-- Begin Entries provided --
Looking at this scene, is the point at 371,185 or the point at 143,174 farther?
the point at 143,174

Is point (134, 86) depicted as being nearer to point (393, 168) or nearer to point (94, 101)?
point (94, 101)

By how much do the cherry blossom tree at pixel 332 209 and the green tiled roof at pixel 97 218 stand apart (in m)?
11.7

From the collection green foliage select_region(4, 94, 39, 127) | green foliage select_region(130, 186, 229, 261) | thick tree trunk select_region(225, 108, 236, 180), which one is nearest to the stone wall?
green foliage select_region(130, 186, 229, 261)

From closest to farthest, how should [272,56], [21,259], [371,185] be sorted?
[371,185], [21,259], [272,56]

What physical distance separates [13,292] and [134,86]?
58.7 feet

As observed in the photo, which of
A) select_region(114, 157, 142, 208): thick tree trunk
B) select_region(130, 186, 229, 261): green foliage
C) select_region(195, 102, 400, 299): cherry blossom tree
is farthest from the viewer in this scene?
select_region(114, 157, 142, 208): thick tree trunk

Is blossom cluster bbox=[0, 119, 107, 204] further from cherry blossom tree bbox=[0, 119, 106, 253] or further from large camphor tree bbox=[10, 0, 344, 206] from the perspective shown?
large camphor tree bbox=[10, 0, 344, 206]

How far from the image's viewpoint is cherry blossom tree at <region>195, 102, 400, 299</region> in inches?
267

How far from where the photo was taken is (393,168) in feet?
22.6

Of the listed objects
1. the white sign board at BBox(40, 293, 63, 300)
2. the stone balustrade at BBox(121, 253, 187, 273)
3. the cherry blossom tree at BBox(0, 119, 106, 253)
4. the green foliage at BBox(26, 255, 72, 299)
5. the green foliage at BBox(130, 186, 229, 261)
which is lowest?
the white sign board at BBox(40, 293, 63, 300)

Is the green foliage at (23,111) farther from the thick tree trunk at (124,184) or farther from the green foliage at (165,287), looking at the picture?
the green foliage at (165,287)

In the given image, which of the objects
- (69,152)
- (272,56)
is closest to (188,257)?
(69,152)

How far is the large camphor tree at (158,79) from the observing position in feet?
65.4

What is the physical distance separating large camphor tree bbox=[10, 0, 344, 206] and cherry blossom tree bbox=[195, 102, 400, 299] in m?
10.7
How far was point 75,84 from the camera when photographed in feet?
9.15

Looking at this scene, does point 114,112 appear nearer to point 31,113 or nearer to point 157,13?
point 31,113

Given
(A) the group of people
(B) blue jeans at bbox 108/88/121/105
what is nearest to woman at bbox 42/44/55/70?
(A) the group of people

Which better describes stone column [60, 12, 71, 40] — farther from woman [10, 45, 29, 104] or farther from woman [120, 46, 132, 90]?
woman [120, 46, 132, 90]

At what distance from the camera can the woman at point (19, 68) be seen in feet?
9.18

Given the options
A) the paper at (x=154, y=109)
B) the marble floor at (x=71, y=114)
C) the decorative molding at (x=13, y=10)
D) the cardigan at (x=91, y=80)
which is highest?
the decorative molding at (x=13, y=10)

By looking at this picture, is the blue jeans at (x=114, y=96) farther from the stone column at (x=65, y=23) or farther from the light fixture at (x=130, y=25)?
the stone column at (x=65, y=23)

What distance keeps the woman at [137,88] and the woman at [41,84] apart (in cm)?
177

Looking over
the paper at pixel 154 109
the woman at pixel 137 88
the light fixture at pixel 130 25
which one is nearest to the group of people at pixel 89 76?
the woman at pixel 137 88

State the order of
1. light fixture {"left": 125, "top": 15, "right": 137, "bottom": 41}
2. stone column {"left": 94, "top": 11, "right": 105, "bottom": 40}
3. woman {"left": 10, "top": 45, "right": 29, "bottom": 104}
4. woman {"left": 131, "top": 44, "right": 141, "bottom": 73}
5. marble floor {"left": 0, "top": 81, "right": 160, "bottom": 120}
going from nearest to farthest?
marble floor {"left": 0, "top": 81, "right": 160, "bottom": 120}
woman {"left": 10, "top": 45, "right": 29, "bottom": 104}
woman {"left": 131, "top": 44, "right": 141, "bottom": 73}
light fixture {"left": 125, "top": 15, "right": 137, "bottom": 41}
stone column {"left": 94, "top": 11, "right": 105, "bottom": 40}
-- End Entries provided --
## Set task
Each line of the material must be restated exactly.

## Final result
Looking at this scene, is the point at 371,185 or the point at 143,174 farther?
the point at 143,174

Is point (134, 86) depicted as being nearer to point (393, 168) or nearer to point (94, 101)?
point (94, 101)

By how much do the cherry blossom tree at pixel 332 209 and the green tiled roof at pixel 97 218 stand apart (in m)?
11.7

From the collection green foliage select_region(4, 94, 39, 127) | green foliage select_region(130, 186, 229, 261) | thick tree trunk select_region(225, 108, 236, 180), which one is nearest to the stone wall?
green foliage select_region(130, 186, 229, 261)

From closest to farthest, how should [272,56], [21,259], [371,185] be sorted?
[371,185], [21,259], [272,56]

What physical distance separates [13,292] and [134,86]?
58.7 feet

As observed in the photo, which of
A) select_region(114, 157, 142, 208): thick tree trunk
B) select_region(130, 186, 229, 261): green foliage
C) select_region(195, 102, 400, 299): cherry blossom tree
is farthest from the viewer in this scene?
select_region(114, 157, 142, 208): thick tree trunk

Is blossom cluster bbox=[0, 119, 107, 204] further from cherry blossom tree bbox=[0, 119, 106, 253] or further from large camphor tree bbox=[10, 0, 344, 206] from the perspective shown?
large camphor tree bbox=[10, 0, 344, 206]

How far from the image's viewpoint is cherry blossom tree at <region>195, 102, 400, 299</region> in inches?
267

How far from where the photo was taken is (393,168) in feet?
22.6

Of the listed objects
1. the white sign board at BBox(40, 293, 63, 300)
2. the stone balustrade at BBox(121, 253, 187, 273)
3. the cherry blossom tree at BBox(0, 119, 106, 253)
4. the green foliage at BBox(26, 255, 72, 299)
5. the green foliage at BBox(130, 186, 229, 261)
which is lowest?
the white sign board at BBox(40, 293, 63, 300)

Is the green foliage at (23,111) farther from the thick tree trunk at (124,184) or farther from the green foliage at (165,287), looking at the picture?
the green foliage at (165,287)

In the given image, which of the objects
- (69,152)
- (272,56)
is closest to (188,257)?
(69,152)

How far is the large camphor tree at (158,79) from the observing position in feet?
65.4

What is the physical distance separating large camphor tree bbox=[10, 0, 344, 206] and cherry blossom tree bbox=[195, 102, 400, 299] in m?
10.7
How far was point 75,84 from the camera when photographed in feet?
9.15

Looking at this scene, does point 114,112 appear nearer to point 31,113 or nearer to point 157,13?
point 31,113

Given
(A) the group of people
(B) blue jeans at bbox 108/88/121/105
what is nearest to woman at bbox 42/44/55/70?
(A) the group of people

Which better describes stone column [60, 12, 71, 40] — farther from woman [10, 45, 29, 104] or farther from woman [120, 46, 132, 90]?
woman [120, 46, 132, 90]

At what distance from the camera can the woman at point (19, 68) be seen in feet?
9.18

Given the options
A) the paper at (x=154, y=109)
B) the marble floor at (x=71, y=114)
C) the decorative molding at (x=13, y=10)
D) the cardigan at (x=91, y=80)
which is highest?
the decorative molding at (x=13, y=10)

By looking at this picture, is the blue jeans at (x=114, y=96) farther from the stone column at (x=65, y=23) or farther from the light fixture at (x=130, y=25)?
the stone column at (x=65, y=23)

What distance keeps the woman at [137,88] and the woman at [41,84] apart (in cm)?
177

Looking over
the paper at pixel 154 109
the woman at pixel 137 88
the light fixture at pixel 130 25
which one is nearest to the group of people at pixel 89 76?
the woman at pixel 137 88

State the order of
1. light fixture {"left": 125, "top": 15, "right": 137, "bottom": 41}
2. stone column {"left": 94, "top": 11, "right": 105, "bottom": 40}
3. woman {"left": 10, "top": 45, "right": 29, "bottom": 104}
4. woman {"left": 131, "top": 44, "right": 141, "bottom": 73}
5. marble floor {"left": 0, "top": 81, "right": 160, "bottom": 120}
going from nearest to farthest?
marble floor {"left": 0, "top": 81, "right": 160, "bottom": 120}
woman {"left": 10, "top": 45, "right": 29, "bottom": 104}
woman {"left": 131, "top": 44, "right": 141, "bottom": 73}
light fixture {"left": 125, "top": 15, "right": 137, "bottom": 41}
stone column {"left": 94, "top": 11, "right": 105, "bottom": 40}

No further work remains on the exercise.